- [Instructions]
A – In the forum thread about where the South West ends, which town does Onket place in the South West?
B – Restate as a short bulleted list the paragraph of the forum thread about where the South West ends that begins "The linguisitcs have long started to change".
C – Reproduce the portion of the forum thread about where the South West ends, starting at "Cornwall, Devon, Somerset, Dorset" and ending at "end of Berkshire.".

- [Text passage]
_ _ _ _
# Where does the south west end ?



## Termite Man (Jun 19, 2009)

at what point does south west turn into south east and is there a bit that is just plain old south in between the two ?


----------



## Onket (Jun 19, 2009)

Reading isn't south west but Swindon is.


----------



## untethered (Jun 19, 2009)

You could use the European Parliament regions:

http://www.telegraph.co.uk/news/worldnews/europe/eu/5472207/European-elections-2009-results-map.html


----------



## SpookyFrank (Jun 19, 2009)

Cornwall, Devon, Somerset, Dorset and Bristol. That's it. Fuck off and die Wiltshire, you're shit and nobody likes you. You're only there because we needed somewhere to run the M4 through.


----------



## mrsfran (Jun 19, 2009)

The western end of Berkshire.


----------



## Isambard (Jun 19, 2009)

Depends on how you define it but generally at some point between Reading and Swindon. Possibly, between Swindon and Chippenham.


----------



## untethered (Jun 19, 2009)

Isambard said:


> Depends on how you define it but generally at some point between Reading and Swindon. Possibly, between Swindon and Chippenham.



Why not do it by counties? Dorset in the south west, West Sussex in the south east.


----------



## Isambard (Jun 19, 2009)

Because stuff doesn't follow exact boundaries all the time though normally the boundary would be the eastern edge of the borough of Swindon.

The linguisitcs have long started to change before you reach that boundary, possibly prompted by the physical geography. My ex boyf lived in the "South East" in the Vale of White Horse but they used the NHS in the "South West" whereas the M4 has made Swindon often economically more connected to the South East in some cases.
_ _ _ _
- [Entries on spatial positioning]

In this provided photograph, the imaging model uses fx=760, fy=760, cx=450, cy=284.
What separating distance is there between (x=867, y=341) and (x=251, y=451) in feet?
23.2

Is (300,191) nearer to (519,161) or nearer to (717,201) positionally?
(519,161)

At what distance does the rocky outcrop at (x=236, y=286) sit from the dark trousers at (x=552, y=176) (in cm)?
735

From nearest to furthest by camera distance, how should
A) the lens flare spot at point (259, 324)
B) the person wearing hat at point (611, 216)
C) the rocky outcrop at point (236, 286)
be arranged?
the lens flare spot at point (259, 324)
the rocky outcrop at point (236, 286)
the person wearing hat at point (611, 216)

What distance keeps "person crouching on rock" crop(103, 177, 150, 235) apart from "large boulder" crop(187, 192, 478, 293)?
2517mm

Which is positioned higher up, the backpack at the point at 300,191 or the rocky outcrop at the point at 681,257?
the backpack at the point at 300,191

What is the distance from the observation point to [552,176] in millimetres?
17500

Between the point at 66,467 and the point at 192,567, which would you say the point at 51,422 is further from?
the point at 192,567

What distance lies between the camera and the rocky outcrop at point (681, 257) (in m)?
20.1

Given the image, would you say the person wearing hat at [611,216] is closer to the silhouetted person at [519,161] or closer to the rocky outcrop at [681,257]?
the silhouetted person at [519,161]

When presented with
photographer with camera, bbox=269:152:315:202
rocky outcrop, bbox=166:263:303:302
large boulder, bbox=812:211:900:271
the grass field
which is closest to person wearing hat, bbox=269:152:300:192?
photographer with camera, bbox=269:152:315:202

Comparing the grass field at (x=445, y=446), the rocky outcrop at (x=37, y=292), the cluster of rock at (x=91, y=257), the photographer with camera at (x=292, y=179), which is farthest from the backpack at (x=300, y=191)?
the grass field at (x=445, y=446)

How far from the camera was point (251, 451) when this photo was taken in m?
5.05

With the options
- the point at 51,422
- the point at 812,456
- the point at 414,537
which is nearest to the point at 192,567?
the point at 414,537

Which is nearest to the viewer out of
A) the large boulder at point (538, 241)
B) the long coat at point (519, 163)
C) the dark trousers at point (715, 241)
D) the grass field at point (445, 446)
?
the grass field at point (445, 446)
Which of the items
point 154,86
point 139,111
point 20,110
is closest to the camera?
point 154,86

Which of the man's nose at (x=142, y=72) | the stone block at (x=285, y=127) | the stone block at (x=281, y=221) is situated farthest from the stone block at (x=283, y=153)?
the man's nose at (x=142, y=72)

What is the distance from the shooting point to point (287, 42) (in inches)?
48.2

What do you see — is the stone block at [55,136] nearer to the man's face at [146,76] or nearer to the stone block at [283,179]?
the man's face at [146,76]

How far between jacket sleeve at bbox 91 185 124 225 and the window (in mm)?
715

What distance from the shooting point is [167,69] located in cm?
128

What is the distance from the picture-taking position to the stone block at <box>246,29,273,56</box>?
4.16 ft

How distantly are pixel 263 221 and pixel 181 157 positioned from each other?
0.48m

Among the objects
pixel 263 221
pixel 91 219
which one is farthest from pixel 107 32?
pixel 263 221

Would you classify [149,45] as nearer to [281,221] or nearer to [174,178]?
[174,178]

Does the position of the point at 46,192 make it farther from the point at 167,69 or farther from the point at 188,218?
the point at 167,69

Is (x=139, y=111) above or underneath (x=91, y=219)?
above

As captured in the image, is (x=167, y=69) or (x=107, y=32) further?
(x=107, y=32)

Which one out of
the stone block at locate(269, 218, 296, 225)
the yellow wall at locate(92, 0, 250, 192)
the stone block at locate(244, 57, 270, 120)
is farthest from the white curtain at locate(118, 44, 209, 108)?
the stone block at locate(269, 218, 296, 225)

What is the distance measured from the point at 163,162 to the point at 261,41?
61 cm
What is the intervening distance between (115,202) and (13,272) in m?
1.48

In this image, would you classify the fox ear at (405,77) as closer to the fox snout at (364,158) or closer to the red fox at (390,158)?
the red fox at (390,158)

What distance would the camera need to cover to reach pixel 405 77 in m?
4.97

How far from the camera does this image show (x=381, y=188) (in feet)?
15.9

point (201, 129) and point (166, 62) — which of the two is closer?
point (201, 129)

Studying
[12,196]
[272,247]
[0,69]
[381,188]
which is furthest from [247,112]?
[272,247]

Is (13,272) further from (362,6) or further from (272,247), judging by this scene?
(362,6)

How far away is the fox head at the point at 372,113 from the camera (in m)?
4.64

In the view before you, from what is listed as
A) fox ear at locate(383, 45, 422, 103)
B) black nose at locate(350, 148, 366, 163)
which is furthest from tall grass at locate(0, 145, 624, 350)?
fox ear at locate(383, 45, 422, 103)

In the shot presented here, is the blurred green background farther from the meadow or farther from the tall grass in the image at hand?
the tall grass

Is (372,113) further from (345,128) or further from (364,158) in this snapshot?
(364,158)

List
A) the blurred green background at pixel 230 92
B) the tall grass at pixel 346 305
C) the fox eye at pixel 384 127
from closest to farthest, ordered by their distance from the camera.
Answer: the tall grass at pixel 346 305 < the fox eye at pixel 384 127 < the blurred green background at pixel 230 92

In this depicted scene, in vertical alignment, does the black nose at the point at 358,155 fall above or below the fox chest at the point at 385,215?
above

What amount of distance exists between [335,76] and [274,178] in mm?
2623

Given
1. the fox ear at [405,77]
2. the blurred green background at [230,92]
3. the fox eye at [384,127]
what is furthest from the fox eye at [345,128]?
_ _ _ _
- [Task-by-task solutions]
A – Swindon.

B –
- Speech begins to change well before the boundary is reached, possibly because of the physical geography.
- The poster's ex-boyfriend lived in the Vale of White Horse, in the "South East", but used the NHS in the "South West".
- The M4 has often made Swindon more economically connected to the South East.

C –
Cornwall, Devon, Somerset, Dorset and Bristol. That's it. Fuck off and die Wiltshire, you're shit and nobody likes you. You're only there because we needed somewhere to run the M4 through.


----------



## mrsfran (Jun 19, 2009)

The western end of Berkshire.